--- Begin RECORDED INFORMATION ---

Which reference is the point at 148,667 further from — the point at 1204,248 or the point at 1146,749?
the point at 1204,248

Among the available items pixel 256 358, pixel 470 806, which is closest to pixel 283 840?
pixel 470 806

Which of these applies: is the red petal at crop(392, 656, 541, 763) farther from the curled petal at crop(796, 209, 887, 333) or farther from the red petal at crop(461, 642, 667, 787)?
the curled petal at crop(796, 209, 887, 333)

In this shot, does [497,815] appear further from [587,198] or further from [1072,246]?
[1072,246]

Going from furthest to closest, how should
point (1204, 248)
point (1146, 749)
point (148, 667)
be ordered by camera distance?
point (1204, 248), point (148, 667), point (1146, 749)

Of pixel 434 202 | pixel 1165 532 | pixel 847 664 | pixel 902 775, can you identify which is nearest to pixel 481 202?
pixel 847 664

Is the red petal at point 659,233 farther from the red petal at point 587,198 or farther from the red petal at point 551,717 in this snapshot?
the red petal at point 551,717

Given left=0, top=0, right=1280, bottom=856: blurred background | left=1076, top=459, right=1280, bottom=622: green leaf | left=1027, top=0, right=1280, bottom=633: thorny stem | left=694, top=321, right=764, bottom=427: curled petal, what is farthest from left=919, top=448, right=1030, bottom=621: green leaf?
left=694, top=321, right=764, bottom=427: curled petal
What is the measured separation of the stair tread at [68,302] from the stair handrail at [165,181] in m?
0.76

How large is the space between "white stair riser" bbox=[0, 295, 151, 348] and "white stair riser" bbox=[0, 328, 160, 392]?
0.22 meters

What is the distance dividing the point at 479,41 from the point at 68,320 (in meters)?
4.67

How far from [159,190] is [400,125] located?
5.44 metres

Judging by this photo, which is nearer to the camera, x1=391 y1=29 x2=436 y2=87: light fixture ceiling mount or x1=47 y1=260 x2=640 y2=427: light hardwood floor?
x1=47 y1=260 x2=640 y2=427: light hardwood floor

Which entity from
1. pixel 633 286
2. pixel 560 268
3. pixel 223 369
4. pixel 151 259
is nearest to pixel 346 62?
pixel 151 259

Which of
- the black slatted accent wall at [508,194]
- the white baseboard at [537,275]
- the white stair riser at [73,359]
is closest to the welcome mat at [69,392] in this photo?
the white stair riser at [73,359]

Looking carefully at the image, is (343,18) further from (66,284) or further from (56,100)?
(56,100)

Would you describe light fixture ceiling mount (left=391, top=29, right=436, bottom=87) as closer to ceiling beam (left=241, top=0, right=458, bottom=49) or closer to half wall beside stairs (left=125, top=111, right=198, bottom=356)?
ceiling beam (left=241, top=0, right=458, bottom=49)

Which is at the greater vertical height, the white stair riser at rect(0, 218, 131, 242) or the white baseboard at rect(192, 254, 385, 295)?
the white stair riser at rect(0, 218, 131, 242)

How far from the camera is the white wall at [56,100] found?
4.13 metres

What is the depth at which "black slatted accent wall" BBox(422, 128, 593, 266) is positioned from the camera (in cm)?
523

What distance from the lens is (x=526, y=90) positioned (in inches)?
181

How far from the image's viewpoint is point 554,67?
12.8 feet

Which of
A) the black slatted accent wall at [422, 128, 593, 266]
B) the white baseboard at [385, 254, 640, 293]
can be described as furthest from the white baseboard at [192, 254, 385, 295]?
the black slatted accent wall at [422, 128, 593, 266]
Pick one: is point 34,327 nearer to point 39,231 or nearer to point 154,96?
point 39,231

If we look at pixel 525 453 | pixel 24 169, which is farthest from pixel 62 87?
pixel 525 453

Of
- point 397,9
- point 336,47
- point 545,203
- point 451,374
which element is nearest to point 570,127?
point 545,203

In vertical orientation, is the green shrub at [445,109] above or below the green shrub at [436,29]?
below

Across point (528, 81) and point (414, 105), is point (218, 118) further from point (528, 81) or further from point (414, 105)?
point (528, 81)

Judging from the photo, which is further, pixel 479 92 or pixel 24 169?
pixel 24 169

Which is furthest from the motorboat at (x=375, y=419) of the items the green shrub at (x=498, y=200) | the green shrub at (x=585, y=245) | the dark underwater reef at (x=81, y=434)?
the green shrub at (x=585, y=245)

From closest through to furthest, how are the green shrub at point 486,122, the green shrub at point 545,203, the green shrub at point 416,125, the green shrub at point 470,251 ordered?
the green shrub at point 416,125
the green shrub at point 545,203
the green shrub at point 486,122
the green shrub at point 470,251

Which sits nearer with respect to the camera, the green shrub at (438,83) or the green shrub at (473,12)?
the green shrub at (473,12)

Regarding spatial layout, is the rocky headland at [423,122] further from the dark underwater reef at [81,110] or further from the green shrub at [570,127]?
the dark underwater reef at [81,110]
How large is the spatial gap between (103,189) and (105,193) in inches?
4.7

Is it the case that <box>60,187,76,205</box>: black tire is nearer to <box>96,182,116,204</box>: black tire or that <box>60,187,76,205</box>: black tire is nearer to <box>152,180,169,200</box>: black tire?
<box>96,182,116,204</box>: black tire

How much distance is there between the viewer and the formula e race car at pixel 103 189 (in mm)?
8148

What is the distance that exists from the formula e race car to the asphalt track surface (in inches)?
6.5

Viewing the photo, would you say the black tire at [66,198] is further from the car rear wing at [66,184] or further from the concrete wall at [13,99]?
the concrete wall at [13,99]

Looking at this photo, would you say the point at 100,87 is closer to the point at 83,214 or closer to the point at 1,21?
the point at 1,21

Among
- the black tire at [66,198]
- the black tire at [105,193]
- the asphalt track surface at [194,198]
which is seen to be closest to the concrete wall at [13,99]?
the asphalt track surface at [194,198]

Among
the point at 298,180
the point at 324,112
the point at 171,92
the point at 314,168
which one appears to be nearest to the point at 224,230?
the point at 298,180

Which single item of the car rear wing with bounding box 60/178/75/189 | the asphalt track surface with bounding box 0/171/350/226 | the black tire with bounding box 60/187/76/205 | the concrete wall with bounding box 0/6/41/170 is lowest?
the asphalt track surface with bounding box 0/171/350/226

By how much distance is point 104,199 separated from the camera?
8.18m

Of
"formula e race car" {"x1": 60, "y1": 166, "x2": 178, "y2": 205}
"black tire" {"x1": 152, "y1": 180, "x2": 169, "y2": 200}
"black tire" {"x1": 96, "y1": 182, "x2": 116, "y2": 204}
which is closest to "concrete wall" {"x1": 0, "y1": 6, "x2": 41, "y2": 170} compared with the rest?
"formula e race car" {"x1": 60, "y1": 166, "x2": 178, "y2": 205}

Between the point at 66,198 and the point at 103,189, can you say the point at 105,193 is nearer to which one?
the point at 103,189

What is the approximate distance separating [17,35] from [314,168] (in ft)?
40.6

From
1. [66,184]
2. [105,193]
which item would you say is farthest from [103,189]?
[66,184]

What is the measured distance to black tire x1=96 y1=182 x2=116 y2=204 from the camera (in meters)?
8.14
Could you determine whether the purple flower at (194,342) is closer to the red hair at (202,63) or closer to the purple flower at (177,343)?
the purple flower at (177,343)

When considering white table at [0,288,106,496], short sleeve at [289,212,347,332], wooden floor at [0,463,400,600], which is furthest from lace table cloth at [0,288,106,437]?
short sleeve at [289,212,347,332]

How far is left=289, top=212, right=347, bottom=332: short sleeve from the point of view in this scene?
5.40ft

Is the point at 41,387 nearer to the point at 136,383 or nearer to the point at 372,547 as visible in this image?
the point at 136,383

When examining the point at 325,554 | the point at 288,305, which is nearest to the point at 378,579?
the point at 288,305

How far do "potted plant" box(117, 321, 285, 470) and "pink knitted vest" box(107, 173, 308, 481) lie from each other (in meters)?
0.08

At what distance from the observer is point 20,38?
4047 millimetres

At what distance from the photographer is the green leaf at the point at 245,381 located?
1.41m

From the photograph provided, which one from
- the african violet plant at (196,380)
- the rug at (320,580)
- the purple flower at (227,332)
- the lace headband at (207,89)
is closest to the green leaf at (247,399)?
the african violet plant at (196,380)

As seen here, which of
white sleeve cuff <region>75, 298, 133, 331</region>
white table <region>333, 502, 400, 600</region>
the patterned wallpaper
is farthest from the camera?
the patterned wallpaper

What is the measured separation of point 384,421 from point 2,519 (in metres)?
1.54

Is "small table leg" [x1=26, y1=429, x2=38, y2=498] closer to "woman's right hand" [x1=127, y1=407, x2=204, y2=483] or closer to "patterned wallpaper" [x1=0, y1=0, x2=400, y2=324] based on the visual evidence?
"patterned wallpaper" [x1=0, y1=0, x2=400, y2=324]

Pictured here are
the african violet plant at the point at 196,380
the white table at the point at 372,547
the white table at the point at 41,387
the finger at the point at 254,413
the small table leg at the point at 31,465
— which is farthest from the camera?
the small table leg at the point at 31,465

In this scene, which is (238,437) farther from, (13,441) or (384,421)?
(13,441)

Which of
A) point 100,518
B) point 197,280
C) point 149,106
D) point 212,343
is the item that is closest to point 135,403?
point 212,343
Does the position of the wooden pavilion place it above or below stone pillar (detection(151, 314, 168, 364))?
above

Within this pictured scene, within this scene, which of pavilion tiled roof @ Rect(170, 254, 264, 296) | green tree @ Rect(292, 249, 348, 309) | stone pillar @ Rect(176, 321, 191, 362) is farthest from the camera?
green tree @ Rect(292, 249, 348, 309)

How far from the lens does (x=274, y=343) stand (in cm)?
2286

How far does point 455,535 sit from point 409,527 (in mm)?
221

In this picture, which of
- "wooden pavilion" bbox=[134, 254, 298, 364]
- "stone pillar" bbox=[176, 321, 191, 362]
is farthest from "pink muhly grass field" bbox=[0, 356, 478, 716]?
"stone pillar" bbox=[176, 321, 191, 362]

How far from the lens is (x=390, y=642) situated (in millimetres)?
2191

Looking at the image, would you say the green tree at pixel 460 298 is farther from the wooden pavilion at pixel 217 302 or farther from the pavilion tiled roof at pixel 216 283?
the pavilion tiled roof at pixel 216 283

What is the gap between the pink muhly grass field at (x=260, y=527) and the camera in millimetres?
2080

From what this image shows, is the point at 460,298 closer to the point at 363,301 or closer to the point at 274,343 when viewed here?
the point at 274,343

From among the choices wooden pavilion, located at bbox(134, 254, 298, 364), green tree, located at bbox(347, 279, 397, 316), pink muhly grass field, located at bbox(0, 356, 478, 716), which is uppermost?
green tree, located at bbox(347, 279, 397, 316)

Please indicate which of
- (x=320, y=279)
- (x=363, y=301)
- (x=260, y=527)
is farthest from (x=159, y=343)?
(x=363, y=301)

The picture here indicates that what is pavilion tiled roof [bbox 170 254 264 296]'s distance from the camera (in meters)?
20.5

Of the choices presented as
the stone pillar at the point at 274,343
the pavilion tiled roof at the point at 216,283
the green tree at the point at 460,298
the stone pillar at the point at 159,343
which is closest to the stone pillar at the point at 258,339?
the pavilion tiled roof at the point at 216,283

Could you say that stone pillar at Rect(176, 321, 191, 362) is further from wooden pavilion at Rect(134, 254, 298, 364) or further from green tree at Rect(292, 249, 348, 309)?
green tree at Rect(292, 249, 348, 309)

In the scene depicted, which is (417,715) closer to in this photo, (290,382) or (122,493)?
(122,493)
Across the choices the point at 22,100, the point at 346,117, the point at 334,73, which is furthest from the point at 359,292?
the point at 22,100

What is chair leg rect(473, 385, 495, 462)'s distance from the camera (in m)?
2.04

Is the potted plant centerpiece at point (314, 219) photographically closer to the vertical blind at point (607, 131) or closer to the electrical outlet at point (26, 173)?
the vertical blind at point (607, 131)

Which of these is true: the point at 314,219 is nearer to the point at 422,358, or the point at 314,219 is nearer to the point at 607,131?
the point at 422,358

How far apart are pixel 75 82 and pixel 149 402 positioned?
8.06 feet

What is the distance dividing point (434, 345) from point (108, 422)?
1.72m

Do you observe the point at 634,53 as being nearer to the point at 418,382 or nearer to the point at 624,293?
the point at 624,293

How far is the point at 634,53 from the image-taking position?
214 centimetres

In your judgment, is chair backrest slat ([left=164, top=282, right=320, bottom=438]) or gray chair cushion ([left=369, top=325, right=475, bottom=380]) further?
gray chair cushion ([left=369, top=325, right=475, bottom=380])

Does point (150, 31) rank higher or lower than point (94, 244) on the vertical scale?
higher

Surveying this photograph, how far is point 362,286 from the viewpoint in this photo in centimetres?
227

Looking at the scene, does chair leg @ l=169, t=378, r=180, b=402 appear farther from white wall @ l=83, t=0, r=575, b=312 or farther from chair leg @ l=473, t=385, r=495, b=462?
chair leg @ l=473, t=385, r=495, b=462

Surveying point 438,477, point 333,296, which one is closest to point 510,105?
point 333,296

--- End RECORDED INFORMATION ---

With the line containing "Is the potted" as the first and the last line of the records as the final one, print exactly the lines in that span.

» THE RESPONSE
Is the potted plant centerpiece at point (314, 219) photographically closer to the vertical blind at point (607, 131) or closer to the electrical outlet at point (26, 173)?
the vertical blind at point (607, 131)

Which of these is true: the point at 314,219 is nearer to the point at 422,358, or the point at 314,219 is nearer to the point at 607,131?
the point at 422,358

How far apart are pixel 75 82 and pixel 149 402 positioned?
8.06 feet

What is the distance dividing point (434, 345) from point (108, 422)?
1.72m

Do you observe the point at 634,53 as being nearer to the point at 418,382 or nearer to the point at 624,293?
the point at 624,293

How far is the point at 634,53 from the image-taking position?
214 centimetres

In your judgment, is chair backrest slat ([left=164, top=282, right=320, bottom=438]) or gray chair cushion ([left=369, top=325, right=475, bottom=380]) further?
gray chair cushion ([left=369, top=325, right=475, bottom=380])

Does point (150, 31) rank higher or lower than point (94, 244) on the vertical scale?
higher

Surveying this photograph, how far is point 362,286 from the viewpoint in this photo in centimetres?
227

Looking at the scene, does chair leg @ l=169, t=378, r=180, b=402 appear farther from white wall @ l=83, t=0, r=575, b=312 or farther from chair leg @ l=473, t=385, r=495, b=462?
chair leg @ l=473, t=385, r=495, b=462

Surveying point 438,477, point 333,296, which one is closest to point 510,105?
point 333,296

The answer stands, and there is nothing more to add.